The start of the year is sometimes known as Divorce January due to the rise in enquiries about separation that happens after the holidays.
This made it the right time for us to go live with new, improved content on GOV.UK aimed at helping couples that are breaking up.
Working in a complex world
As separation and family break-up is such a complicated area, it was important to work in the right way. With this in mind, we decided to:
1) Take an end-to-end, service design approach
Users don’t break their tasks down by government department or organisation and neither did we. We wanted to avoid silo thinking and consider the whole user journey, across website content, online services and tools, on GOV.UK and beyond.
2) Work as collaboratively as possible
As well as teaming up with content designers from Government Digital Service (GDS), we also worked with HM Courts and Tribunals colleagues, policy teams from Ministry of Justice (MOJ) and Department of Work and Pensions (DWP), with Cafcass and other organisations such as Citizens Advice.
Breaking up is hard to do
Our initial focus was to help parents make arrangements for their children. However, we soon realised that separation throws up a whole series of challenges that interconnect and overlap.
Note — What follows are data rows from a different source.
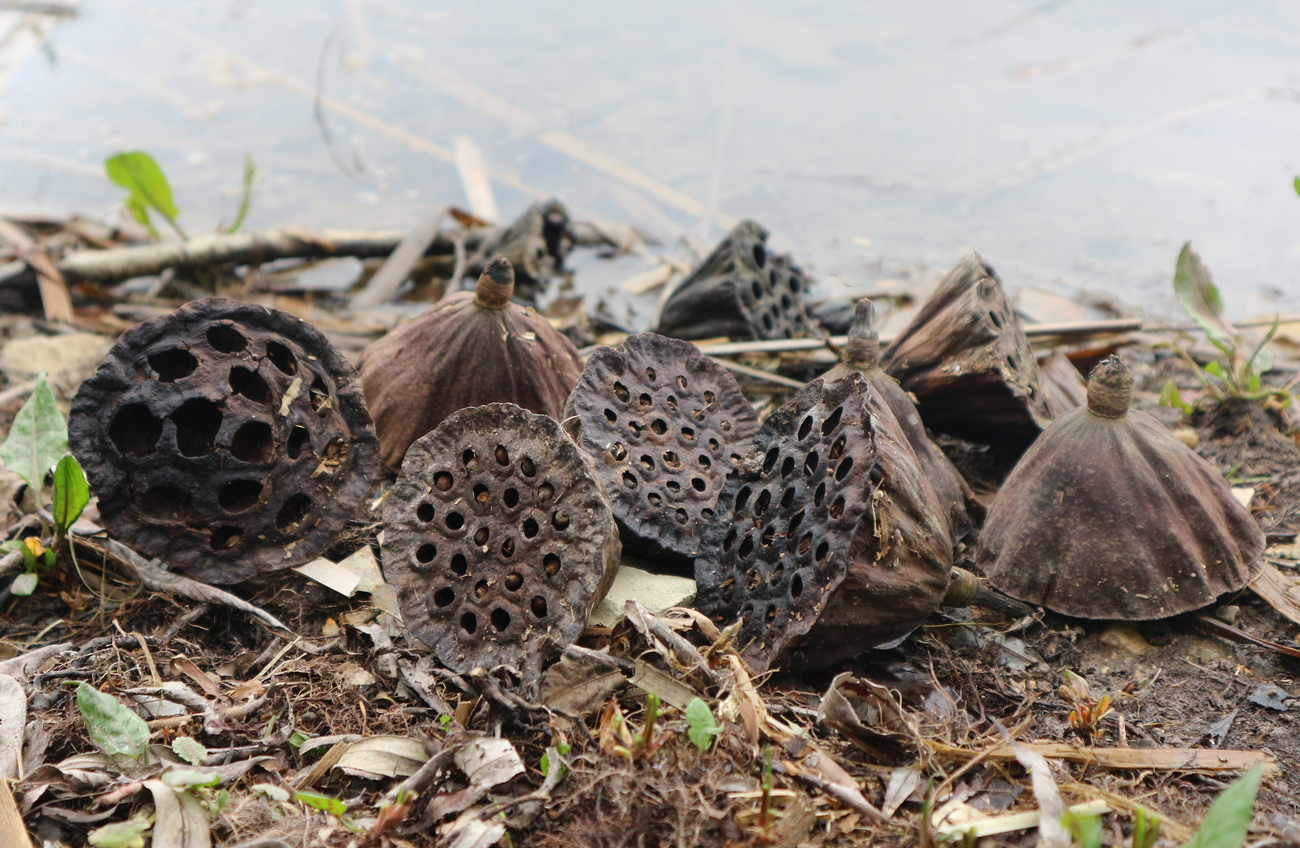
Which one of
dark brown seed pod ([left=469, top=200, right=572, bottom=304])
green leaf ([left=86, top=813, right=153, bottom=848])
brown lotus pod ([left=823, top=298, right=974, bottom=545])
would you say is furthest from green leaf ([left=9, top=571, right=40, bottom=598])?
dark brown seed pod ([left=469, top=200, right=572, bottom=304])

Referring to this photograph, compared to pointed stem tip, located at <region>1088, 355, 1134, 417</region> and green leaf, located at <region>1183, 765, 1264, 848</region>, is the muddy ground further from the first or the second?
pointed stem tip, located at <region>1088, 355, 1134, 417</region>

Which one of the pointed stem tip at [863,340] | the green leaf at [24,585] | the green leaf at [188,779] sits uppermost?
the pointed stem tip at [863,340]

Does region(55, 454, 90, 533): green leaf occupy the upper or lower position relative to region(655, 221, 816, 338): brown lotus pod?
lower

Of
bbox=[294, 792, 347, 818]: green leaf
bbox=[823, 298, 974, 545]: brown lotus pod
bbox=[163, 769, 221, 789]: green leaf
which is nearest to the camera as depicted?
bbox=[294, 792, 347, 818]: green leaf

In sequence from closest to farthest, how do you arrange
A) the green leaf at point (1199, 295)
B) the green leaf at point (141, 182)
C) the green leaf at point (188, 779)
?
the green leaf at point (188, 779) < the green leaf at point (1199, 295) < the green leaf at point (141, 182)

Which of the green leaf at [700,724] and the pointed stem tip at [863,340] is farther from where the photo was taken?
the pointed stem tip at [863,340]

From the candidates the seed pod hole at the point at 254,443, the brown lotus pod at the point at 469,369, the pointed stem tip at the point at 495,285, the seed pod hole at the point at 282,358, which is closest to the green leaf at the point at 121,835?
the seed pod hole at the point at 254,443

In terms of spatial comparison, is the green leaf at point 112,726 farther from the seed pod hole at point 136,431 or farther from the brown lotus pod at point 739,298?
the brown lotus pod at point 739,298
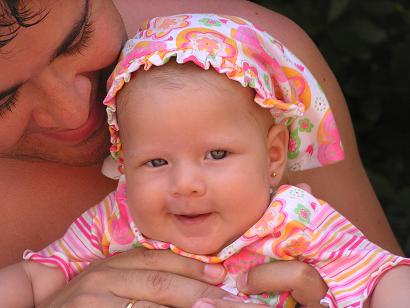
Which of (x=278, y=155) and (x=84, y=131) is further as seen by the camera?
(x=84, y=131)

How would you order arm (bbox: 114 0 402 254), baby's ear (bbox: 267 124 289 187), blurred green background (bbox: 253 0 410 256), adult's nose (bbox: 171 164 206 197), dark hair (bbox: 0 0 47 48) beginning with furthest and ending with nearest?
blurred green background (bbox: 253 0 410 256) < arm (bbox: 114 0 402 254) < baby's ear (bbox: 267 124 289 187) < adult's nose (bbox: 171 164 206 197) < dark hair (bbox: 0 0 47 48)

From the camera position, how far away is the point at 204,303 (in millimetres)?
2117

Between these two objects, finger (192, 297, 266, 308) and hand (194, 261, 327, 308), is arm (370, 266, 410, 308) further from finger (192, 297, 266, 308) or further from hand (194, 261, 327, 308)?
finger (192, 297, 266, 308)

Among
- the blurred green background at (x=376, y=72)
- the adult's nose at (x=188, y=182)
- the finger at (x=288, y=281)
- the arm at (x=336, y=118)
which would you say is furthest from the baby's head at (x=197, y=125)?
the blurred green background at (x=376, y=72)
People’s initial concerns tend to be:
“Where will I live..?
How will I live..?
What about my job..?
What about the kids..?”
These concerns can often change quickly if there’s a new partner or a parent moves to another location.
Faced with so many tough questions at a difficult time, it’s little wonder users told us they really wanted help to understand their options.
What’s GOV got to do with it?
Although GOV.UK does not offer general help and advice, it is well known, well visited and trusted by users. This means it has an important part to play in helping separating couples and parents.
After detailed investigation, we found the content was:
- well-written but split across the website, making it hard for users to see all the tasks they needed to do
- linking to advice sites and tools in the right-hand column but users weren’t seeing or clicking the links
- helping users through court processes but not so good at explaining their options or offering any alternatives to court
Joining the dots, filling the gaps
Working with GDS content designers and our other partners, we planned and delivered a number of content improvements, including:
- A new page giving users a top-level overview of what’s involved in separation, linking out to the individual guides and services across GOV.UK.
- Expanding and updating 5 existing guides, including one for separating parents, to introduce new content around alternatives to court and answer new user needs.
- Improving signposting to help and self-service tools by placing them in the main body of content.
It’s a good start
One month on from launch and we’ve seen a large increase in users linking from GOV.UK to the featured sites and engaging with online tools. Compared with the same month the previous year:
- Sorting out Separation saw almost 30 times the number of visitors
- Parenting Plan saw over 7 times the number of visitors
- Citizens Advice saw 3 times the number of visitors.
… but there’s still work to do
The approach we’ve taken so far has been effective.
“The research MOJ had done around personas and user behaviours proved highly beneficial when it came to working on the content. The collaborative way of working allowed us to make out-of-court options clearer on GOV.UK and developed our relationship with MOJ." Steph Wilson, GDS content designer
We’re going to continue working in the same way with GDS to make further updates and improve the journey for users on GOV.UK.
As a team we’re also working with colleagues across government on a series of tools and services to help separating couples and families.